Enver Paşa bir hülyalı adamdır. Çeteciliği Makedonya dağlarında öğrenmiştir. Dünya Savaşı’nın yurt dışına çıkarken çok evvel kurduğu ve çete savaşlarında, gerilla diyoruz, ustalaşmış Teşkilat-ı Mahsusa’yı, Kuşçubaşı Çerkes Eşref’e emanet etmiştir. Hülyalıdır. Dönüp geri almayı düşünmektedir. Teşkilat-ı Mahsusa Kongrecilerin "ret” faslında yer alır.
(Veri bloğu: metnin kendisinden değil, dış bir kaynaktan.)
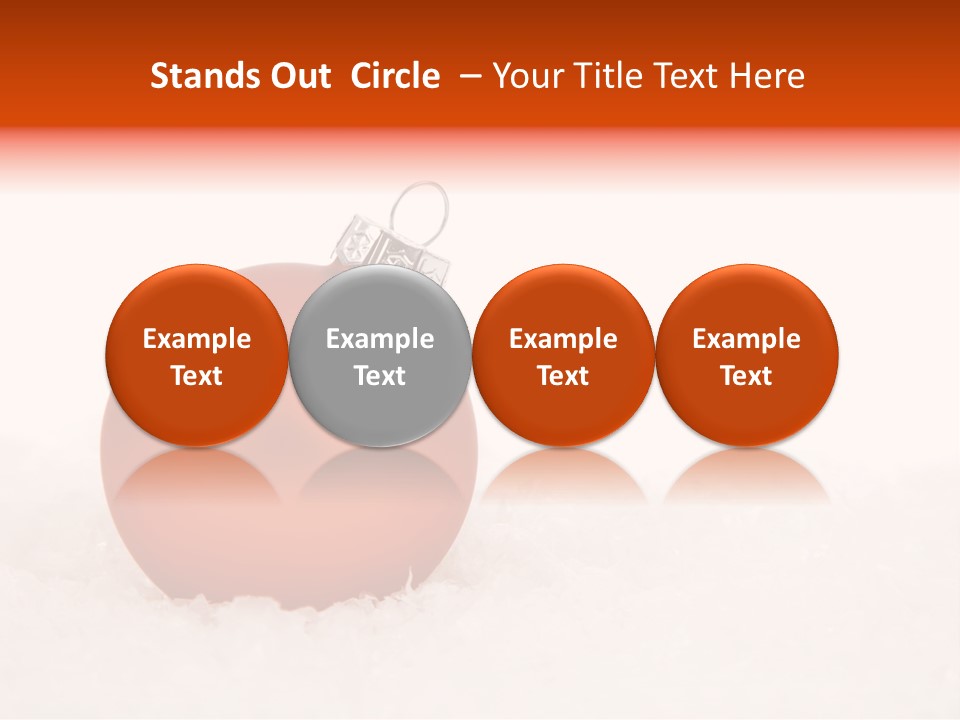 Stands Out Circle – Your Title Text Here

Example Text

Example Text

Example Text

Example Text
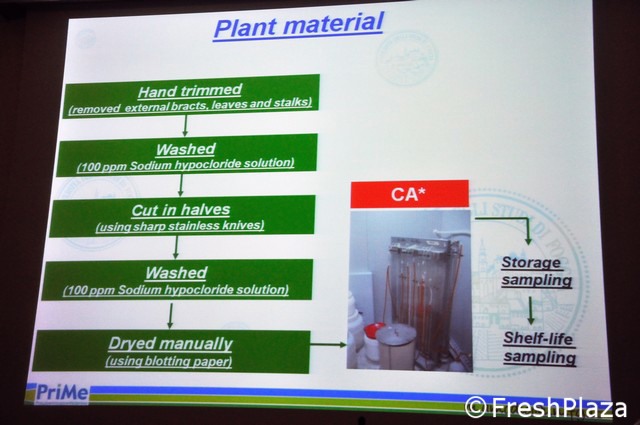 Plant material

Hand trimmed
(removed external bracts, leaves and stalks)

Washed
(100 ppm Sodium hypocloride solution)

Cut in halves
(using sharp stainless knives)

Washed
(100 ppm Sodium hypocloride solution)

Dryed manually
(using blotting paper)

CA*

Storage sampling

Shelf-life sampling

PriMe

© FreshPlaza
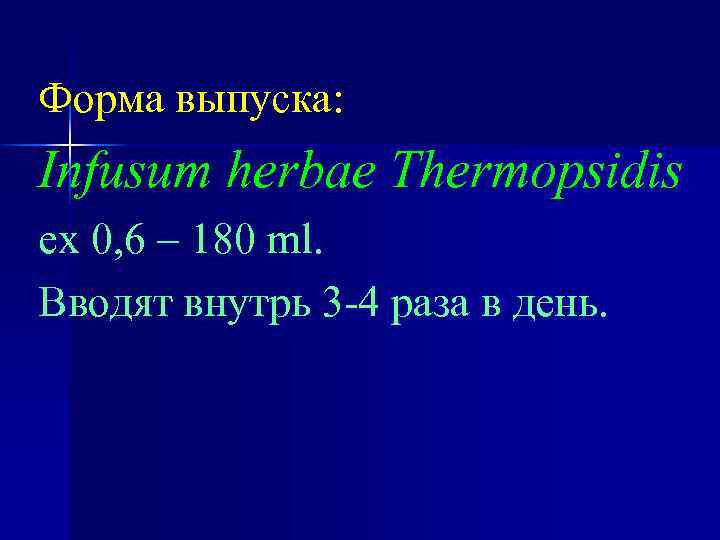 Форма выпуска:

Infusum herbae Thermopsidis

ex 0,6 – 180 ml.

Вводят внутрь 3-4 раза в день.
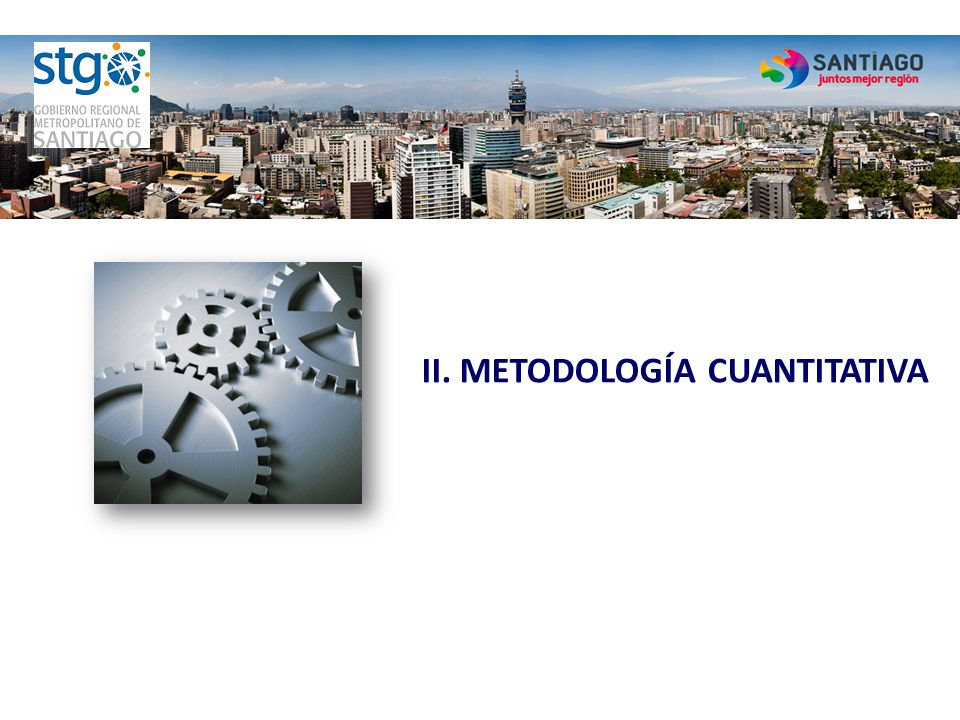 stgo
GOBIERNO REGIONAL METROPOLITANO DE SANTIAGO

SANTIAGO
juntos mejor región

II. METODOLOGÍA CUANTITATIVA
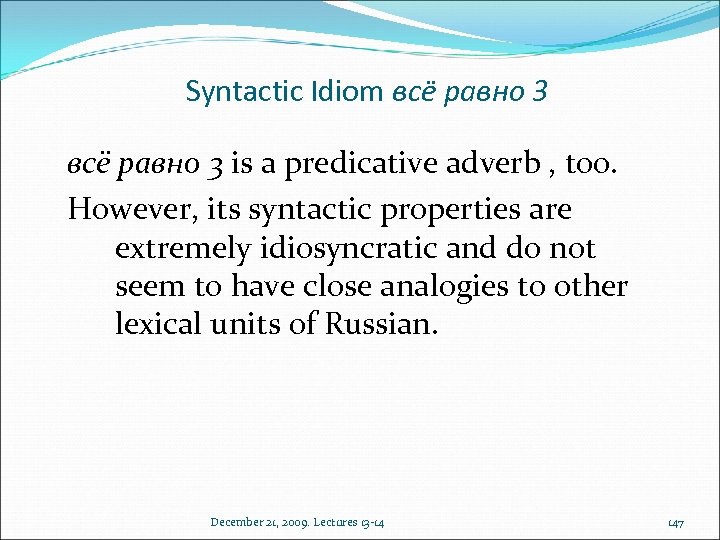 Syntactic Idiom всё равно 3

всё равно 3 is a predicative adverb , too.

However, its syntactic properties are extremely idiosyncratic and do not seem to have close analogies to other lexical units of Russian.

December 21, 2009. Lectures 13-14

147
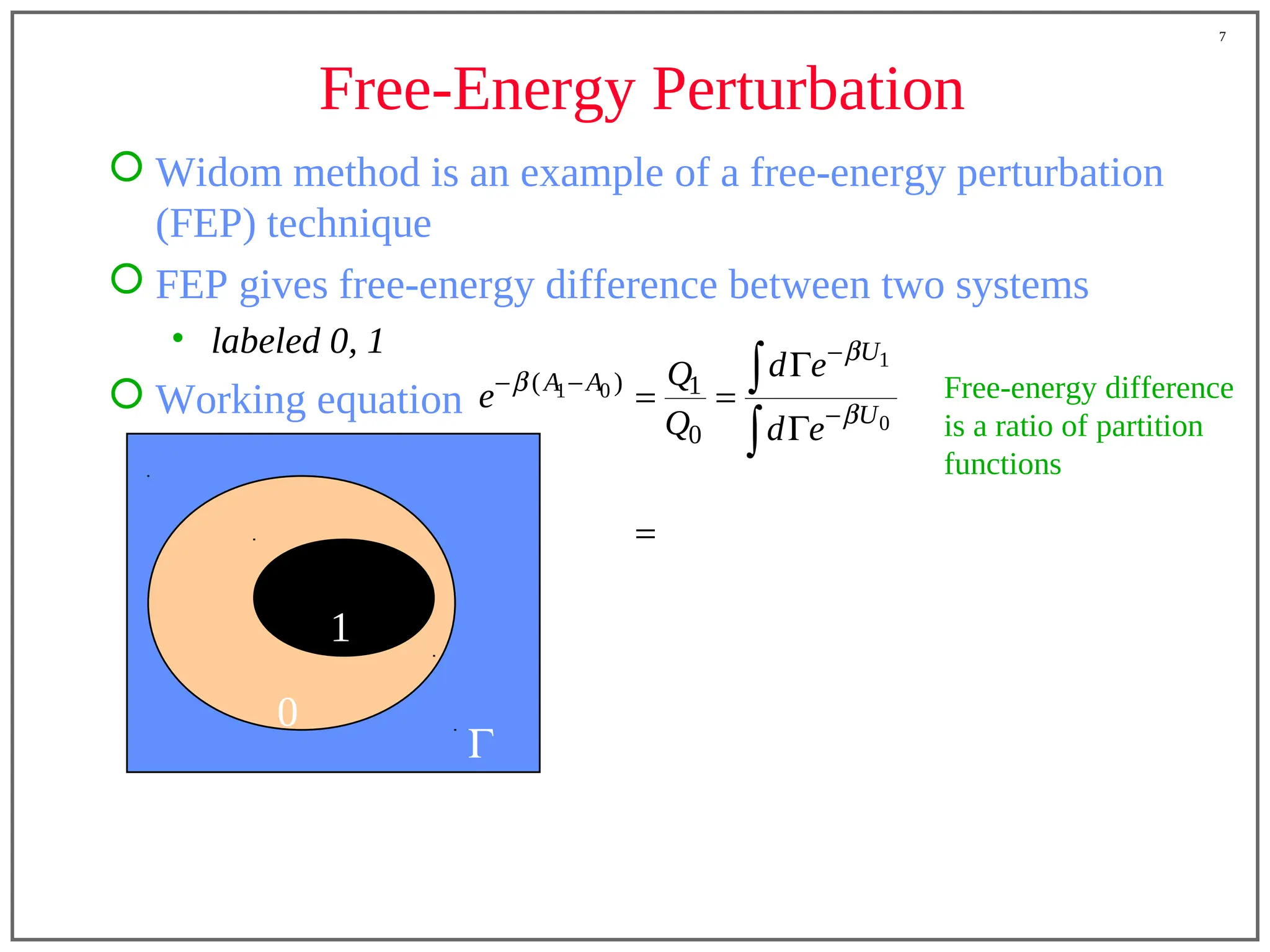 7

Free-Energy Perturbation

Widom method is an example of a free-energy perturbation (FEP) technique

FEP gives free-energy difference between two systems

• labeled 0, 1

Working equation $e^{-\beta(A_1-A_0)} = \frac{Q_1}{Q_0} = \frac{\int d\Gamma e^{-\beta U_1}}{\int d\Gamma e^{-\beta U_0}}$

Free-energy difference is a ratio of partition functions

$=$

1

0

$\Gamma$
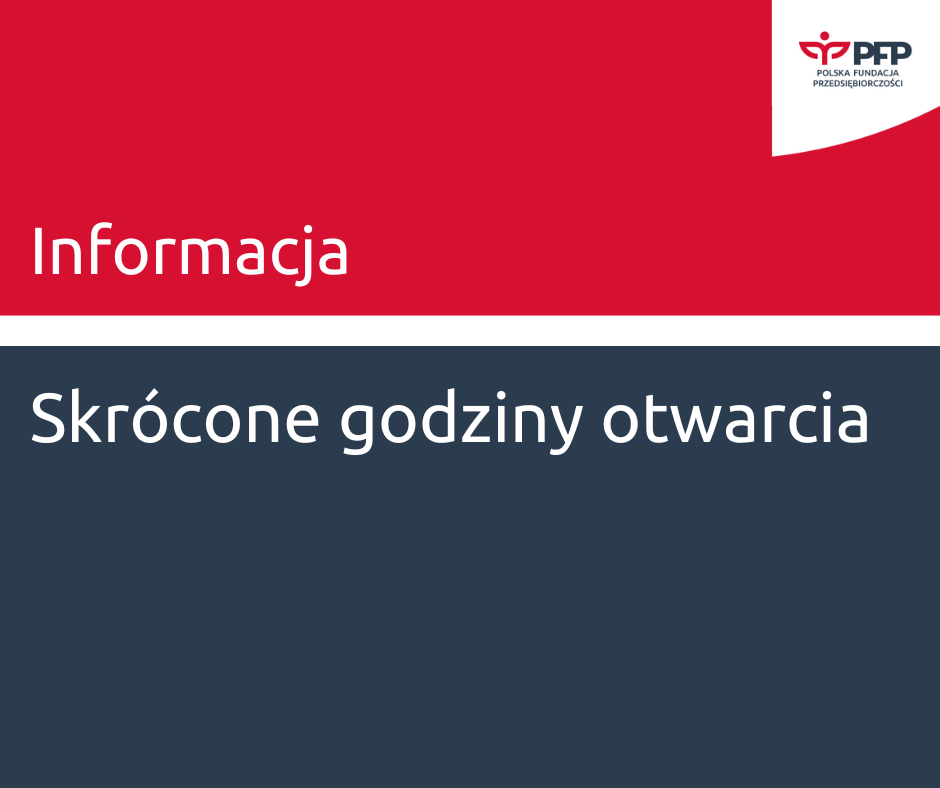 PFP
POLSKA FUNDACJA
PRZEDSIĘBIORCZOŚCI

Informacja

Skrócone godziny otwarcia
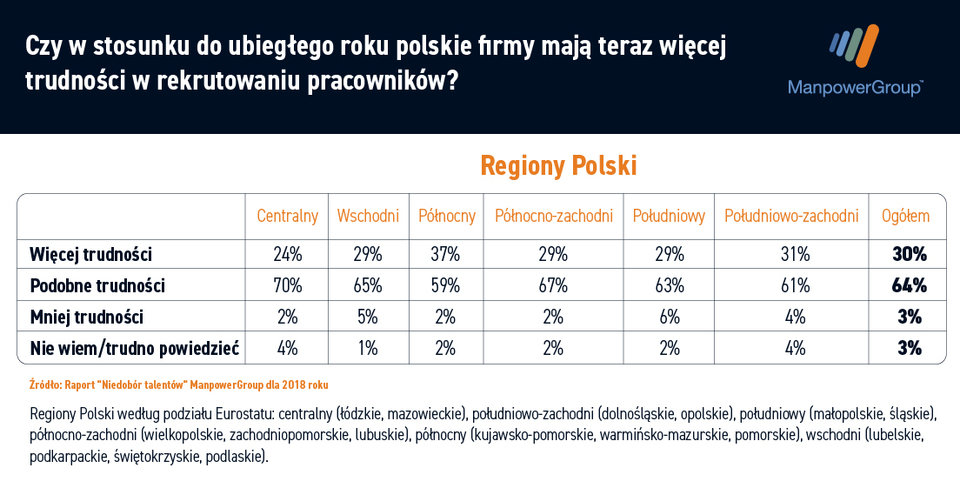 Czy w stosunku do ubiegłego roku polskie firmy mają teraz więcej trudności w rekrutowaniu pracowników?

ManpowerGroup™

Regiony Polski

| | Centralny | Wschodni | Północny | Północno-zachodni | Południowy | Południowo-zachodni | Ogółem |
|---|---|---|---|---|---|---|---|
| Więcej trudności | 24% | 29% | 37% | 29% | 29% | 31% | 30% |
| Podobne trudności | 70% | 65% | 59% | 67% | 63% | 61% | 64% |
| Mniej trudności | 2% | 5% | 2% | 2% | 6% | 4% | 3% |
| Nie wiem/trudno powiedzieć | 4% | 1% | 2% | 2% | 2% | 4% | 3% |

Źródło: Raport "Niedobór talentów" ManpowerGroup dla 2018 roku

Regiony Polski według podziału Eurostatu: centralny (łódzkie, mazowieckie), południowo-zachodni (dolnośląskie, opolskie), południowy (małopolskie, śląskie), północno-zachodni (wielkopolskie, zachodniopomorskie, lubuskie), północny (kujawsko-pomorskie, warmińsko-mazurskie, pomorskie), wschodni (lubelskie, podkarpackie, świętokrzyskie, podlaskie).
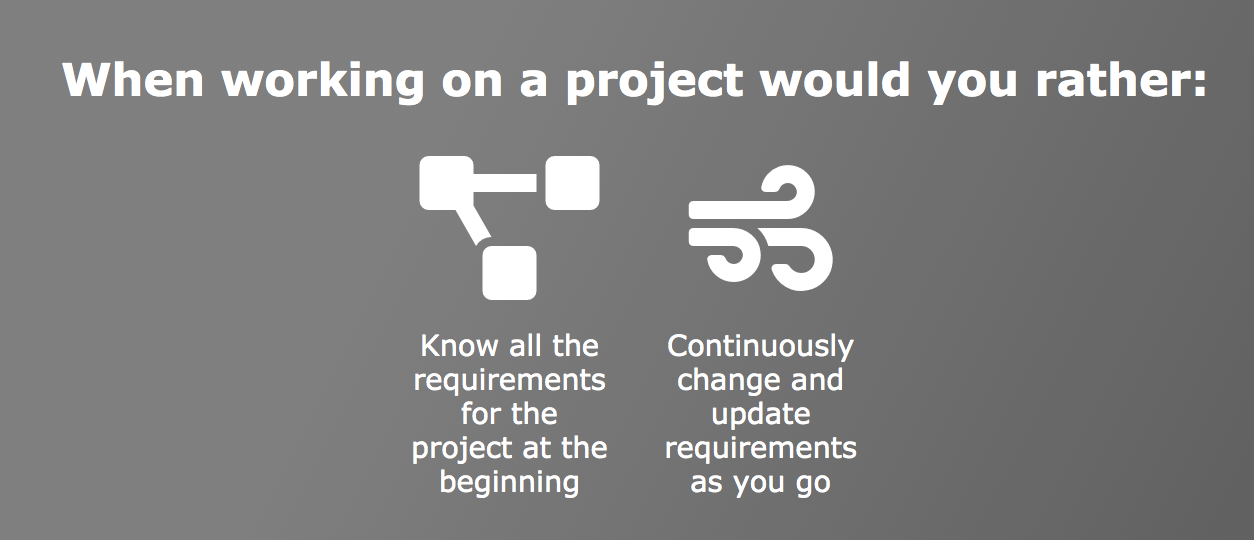 When working on a project would you rather:

Know all the requirements for the project at the beginning

Continuously change and update requirements as you go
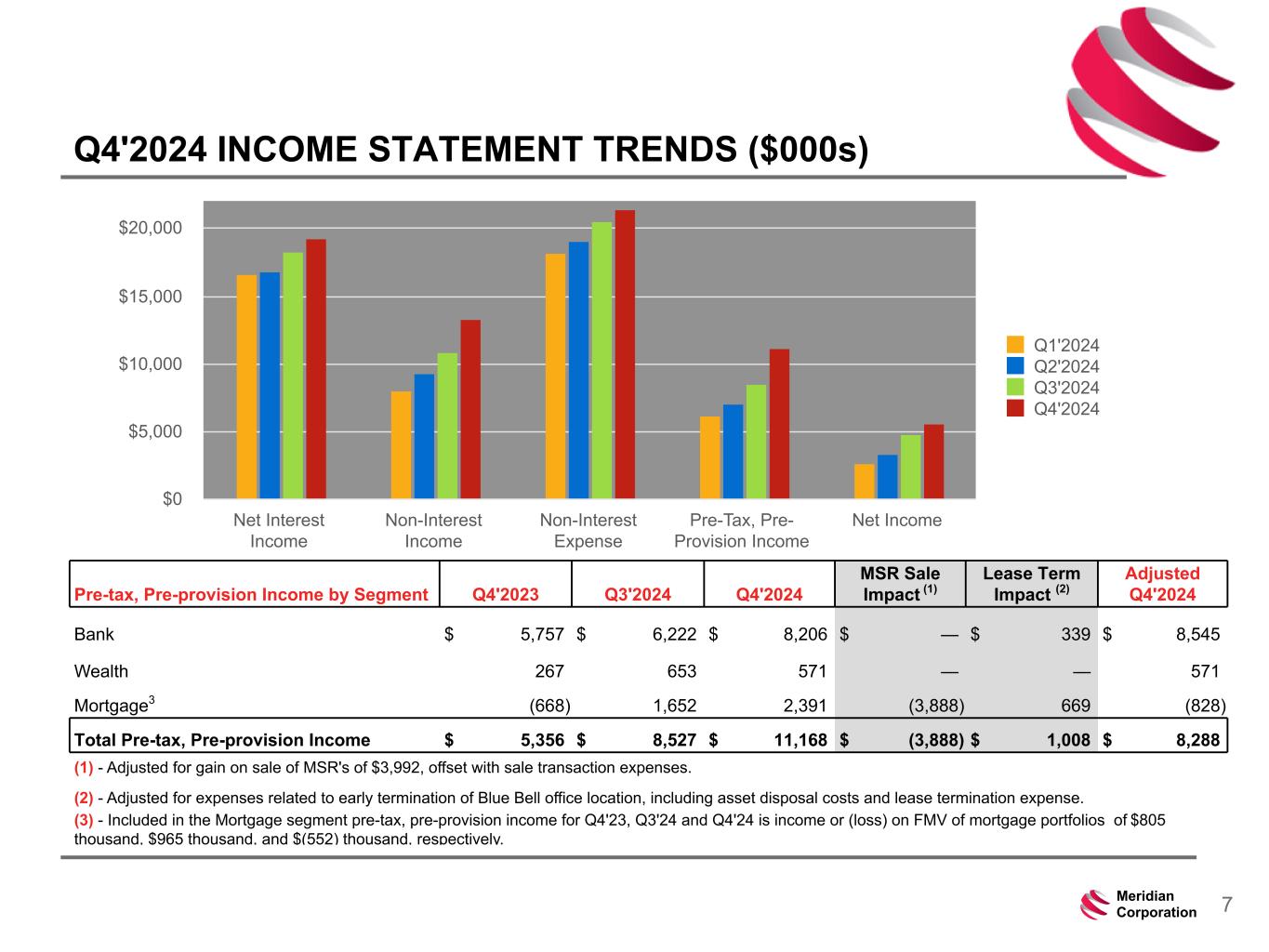 Q4'2024 INCOME STATEMENT TRENDS ($000s)

$20,000
$15,000
$10,000
$5,000
$0

Net Interest Income
Non-Interest Income
Non-Interest Expense
Pre-Tax, Pre-Provision Income
Net Income

Q1'2024
Q2'2024
Q3'2024
Q4'2024

| Pre-tax, Pre-provision Income by Segment | Q4'2023 | Q3'2024 | Q4'2024 | MSR Sale Impact $^{(1)}$ | Lease Term Impact $^{(2)}$ | Adjusted Q4'2024 |
|---|---|---|---|---|---|---|
| Bank | $ 5,757 | $ 6,222 | $ 8,206 | $ — | $ 339 | $ 8,545 |
| Wealth | 267 | 653 | 571 | — | — | 571 |
| Mortgage$^3$ | (668) | 1,652 | 2,391 | (3,888) | 669 | (828) |
| Total Pre-tax, Pre-provision Income | $ 5,356 | $ 8,527 | $ 11,168 | $ (3,888) | $ 1,008 | $ 8,288 |

(1) - Adjusted for gain on sale of MSR's of $3,992, offset with sale transaction expenses.

(2) - Adjusted for expenses related to early termination of Blue Bell office location, including asset disposal costs and lease termination expense.

(3) - Included in the Mortgage segment pre-tax, pre-provision income for Q4'23, Q3'24 and Q4'24 is income or (loss) on FMV of mortgage portfolios of $805 thousand, $965 thousand, and $(552) thousand, respectively.

Meridian Corporation
7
Ancak İzmir’in işgalinden başlayarak 18 ay boyunca işgalin yayılmasını önleyenler Kuvay-ı Milliye kılığın girmiş Teşkilat-ı Mahsusa’cılardır. İç isyanları bastıran ise Teşkilat-ı Mahsusa’cı bizim koca Çerkes’dir.
"Büyük Efendi” Talat, Enver’le birlikte çıkar yurt dışına çıkarken geride yakın arkadaşları ; partide "Küçük Efendi” olarak anılan Kara Kemal’e, Kara Vasıf’a kurdurttuğu Karakol Örgütü’nü bırakacaktır.
Karakol örgütü Kurtuluş Savaşı’nın en zor dönemlerinde işgal bölgelerinden Ankara’ya silah ve mühimmat kaçıran, çeşitli yollardan Ankara’ya insan gücü taşıyan İttihatçı örgüttür.
Sivas Kongresi’nde İstanbul delegesi olarak yer alan Kara Vasıf’ın Mustafa Kemal’e Karakolcuların lider olarak kendisini kabul ettiklerini, hareketin başında kendisini görmek istediklerini söylediğinde, Kemal Paşa’nın bu örgütü bilmezlikten gelmesi reddin başka türlüsü olmalı. Taktik diyoruz…
Birlikte yola çıktılar.
Birbirlerinden kuşku duyarak, birbirlerinden sakınarak birlikte yürüdüler. Yalçın Hoca’nın saptamasıdır, Jakobenler ve Jirondenler gibi aynı sınıfın mensuplarıydılar. Fransa’da giyotine gönderilenler 1926’da Türkiye’de ipe çekildiler!